The college football season just got longer, which is an interesting correlation to the reality that attentions spans are gradually dwindling into obscurity and being replaced by the ultraviolet and intoxicating circus of virtual reality.
As Bowl season is about to go into hyper-drive and reach an underwhelming pinnacle after the shimmering giant apple descends into the crowd in Times Square, the hierarchy of television moguls and athletic department brass bought themselves two more months of relevancy and possibly boosted revenue generation in brilliantly and deviously segmenting the signing deadline for college football recruits.
With the conclusion of the initial early signing period Wednesday, where student athletes signed letters of intent to fill scholarship spots at the division one level, the landscape and stage of the recruiting landscape will never be the same. Those football players who did not contractually obligate themselves to a specific institution of higher education, still have until the traditional February deadline to make a final decision. While the NCAA implemented the early signing period to give student athletes the option of shortening the tedious recruiting process, the landscape of arriving on the big stage of the BCS gridiron will forever be augmented.

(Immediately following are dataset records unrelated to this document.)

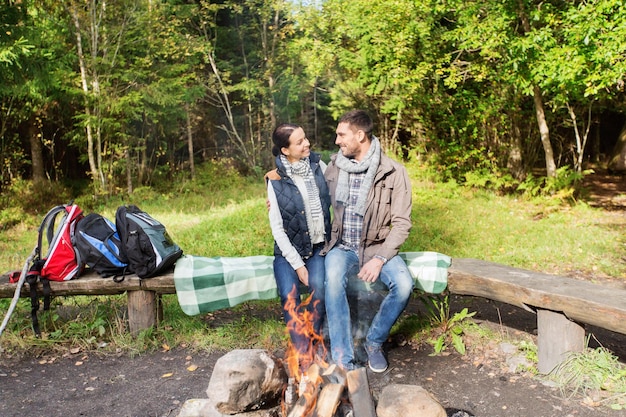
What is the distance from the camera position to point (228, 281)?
3.93m

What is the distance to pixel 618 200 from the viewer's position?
401 inches

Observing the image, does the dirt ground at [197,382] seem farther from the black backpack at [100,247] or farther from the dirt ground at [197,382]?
the black backpack at [100,247]

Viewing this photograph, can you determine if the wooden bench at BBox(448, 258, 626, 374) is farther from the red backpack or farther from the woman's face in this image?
the red backpack

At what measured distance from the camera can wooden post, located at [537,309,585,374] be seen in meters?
3.28

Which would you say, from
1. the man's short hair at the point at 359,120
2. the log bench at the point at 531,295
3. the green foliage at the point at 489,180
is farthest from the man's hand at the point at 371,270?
the green foliage at the point at 489,180

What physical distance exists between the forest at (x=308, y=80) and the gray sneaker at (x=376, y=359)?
17.0 ft

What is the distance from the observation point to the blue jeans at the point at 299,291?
3568 millimetres

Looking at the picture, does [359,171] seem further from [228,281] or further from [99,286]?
[99,286]

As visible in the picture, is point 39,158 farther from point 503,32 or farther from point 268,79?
point 503,32

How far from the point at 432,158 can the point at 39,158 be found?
29.8ft

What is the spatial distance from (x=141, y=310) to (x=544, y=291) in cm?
285

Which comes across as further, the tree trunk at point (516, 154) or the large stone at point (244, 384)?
the tree trunk at point (516, 154)

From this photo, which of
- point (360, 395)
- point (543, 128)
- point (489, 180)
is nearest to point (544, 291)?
point (360, 395)

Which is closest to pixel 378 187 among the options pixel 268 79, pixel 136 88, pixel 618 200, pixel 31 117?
pixel 618 200
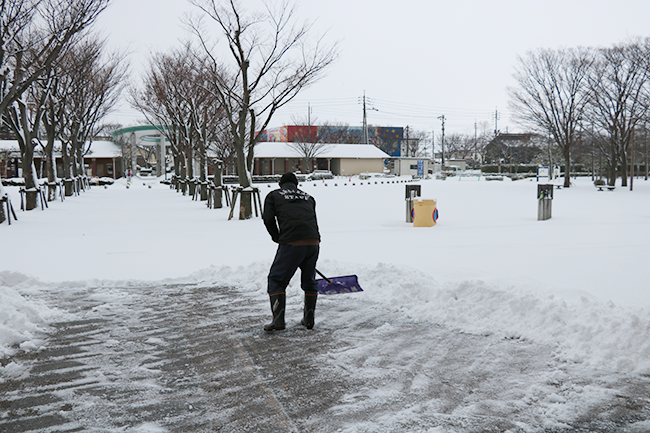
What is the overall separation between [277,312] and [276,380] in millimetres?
1249

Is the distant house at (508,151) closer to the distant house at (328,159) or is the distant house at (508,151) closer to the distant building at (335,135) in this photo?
the distant building at (335,135)

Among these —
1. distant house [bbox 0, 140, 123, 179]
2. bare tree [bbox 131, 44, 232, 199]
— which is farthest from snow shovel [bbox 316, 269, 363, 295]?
distant house [bbox 0, 140, 123, 179]

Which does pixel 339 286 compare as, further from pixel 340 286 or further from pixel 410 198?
pixel 410 198

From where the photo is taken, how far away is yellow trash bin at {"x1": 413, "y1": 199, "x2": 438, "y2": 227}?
13.4m

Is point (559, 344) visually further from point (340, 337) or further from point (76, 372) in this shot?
point (76, 372)

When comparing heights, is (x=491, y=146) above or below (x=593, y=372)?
above

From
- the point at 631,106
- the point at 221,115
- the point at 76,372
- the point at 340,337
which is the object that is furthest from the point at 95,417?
the point at 631,106

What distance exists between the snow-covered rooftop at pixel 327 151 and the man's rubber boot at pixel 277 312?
50.0m

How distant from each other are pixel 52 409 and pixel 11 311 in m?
2.17

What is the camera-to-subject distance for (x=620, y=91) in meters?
31.7

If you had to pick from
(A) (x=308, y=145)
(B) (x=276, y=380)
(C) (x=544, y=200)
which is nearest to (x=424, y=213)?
(C) (x=544, y=200)

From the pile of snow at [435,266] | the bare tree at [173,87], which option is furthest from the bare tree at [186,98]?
the pile of snow at [435,266]

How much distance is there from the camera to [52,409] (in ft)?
10.8

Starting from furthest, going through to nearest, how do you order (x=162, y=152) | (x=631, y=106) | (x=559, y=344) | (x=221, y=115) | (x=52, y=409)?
(x=162, y=152), (x=631, y=106), (x=221, y=115), (x=559, y=344), (x=52, y=409)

The existence of two separate signing deadlines not only allows the college football season to linger on, as the 24-hour coverage provided by innumerable sources on the multiple channels of the internet, but has immediate negative ramifications on universities with higher academic standards. As the admission qualifications of student athletes differ from normal entrance requirements for the general population, the process of clearing a player academically is complicated and time consuming. The majority of public universities have protocol in place to handle the diversity of applicants, however private institutions and those possessing rigorous standards, require a proportional amount of time to qualify an athlete is on the academic borderline. Thus, the Stanfords, Dukes and Rices of the world are already at a severe disadvantage in recruiting against the giants of Alabama, Ohio State and Michigan. Coaching staffs who are able to sign a full class in December, can focus energies on other compartments of team building. The early signing period only widens this chasm to epic lengths. One disconcerting product the competitive disadvantage to the new system, is that the traditional academic institutions will likely “fast track” their admission process to remain afloat in the wins and loss column.
The other pending issue with the separate signing deadlines, is of course the big name 5 star recruits, who choose to prolong their recruitment until the bitter end of the process. As the CFP playoff and bowl season ends in the second week of January, where the star quarterback ends up who did not ink a letter of intent in the early signing period, will encapsulate the collective fan base of the game through the depths of Winter, and perpetuate a grand show of content and intrigue throughout the social networking sphere and purveyors of college football content.
While the dual system of deadlines attenuates the grueling recruiting process for student athletes, the real reason behind its inception fuels the NCAA and athletic department conspiracy in distracting fans from the troublesome reality that players do not receive a cash stipend and are prohibited from having a job, even though their blood and sweat equates to billions of dollars in revenue. The irony of the whole sorted plot goes back that bubble gum commercial from the 1980’s… “Double your pleasure, double your fun,” not with Doublemint gum, but with an inane and procedural attempt in optimizing the milking of a cash cow.